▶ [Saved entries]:

※ ※ ※

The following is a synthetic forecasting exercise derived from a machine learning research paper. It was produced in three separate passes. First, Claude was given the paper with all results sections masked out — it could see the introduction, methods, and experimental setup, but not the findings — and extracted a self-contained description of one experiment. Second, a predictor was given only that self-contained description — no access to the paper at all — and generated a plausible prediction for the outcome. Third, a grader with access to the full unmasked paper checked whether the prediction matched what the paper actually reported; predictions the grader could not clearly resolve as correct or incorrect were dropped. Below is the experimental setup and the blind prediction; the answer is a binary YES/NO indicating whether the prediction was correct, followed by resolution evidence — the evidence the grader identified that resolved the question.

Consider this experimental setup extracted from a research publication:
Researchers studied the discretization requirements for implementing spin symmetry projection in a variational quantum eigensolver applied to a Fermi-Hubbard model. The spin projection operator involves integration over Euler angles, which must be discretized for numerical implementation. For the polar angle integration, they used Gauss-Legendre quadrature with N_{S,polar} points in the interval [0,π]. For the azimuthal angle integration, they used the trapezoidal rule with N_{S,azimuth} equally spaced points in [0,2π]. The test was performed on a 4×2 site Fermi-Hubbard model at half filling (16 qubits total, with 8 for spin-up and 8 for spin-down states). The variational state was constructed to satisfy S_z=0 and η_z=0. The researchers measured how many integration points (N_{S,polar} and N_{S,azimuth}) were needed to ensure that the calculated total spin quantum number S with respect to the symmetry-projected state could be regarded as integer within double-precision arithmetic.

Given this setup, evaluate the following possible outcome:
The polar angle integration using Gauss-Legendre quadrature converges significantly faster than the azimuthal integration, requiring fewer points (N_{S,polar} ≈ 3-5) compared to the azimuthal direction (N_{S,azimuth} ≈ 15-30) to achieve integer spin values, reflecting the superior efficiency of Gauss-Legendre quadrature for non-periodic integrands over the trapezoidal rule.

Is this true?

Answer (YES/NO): NO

※ ※ ※

▶ [Assignment]:
Using the entries above, tally every line that holds the word "following". Answer with that number only.

▶ [Response area]:
2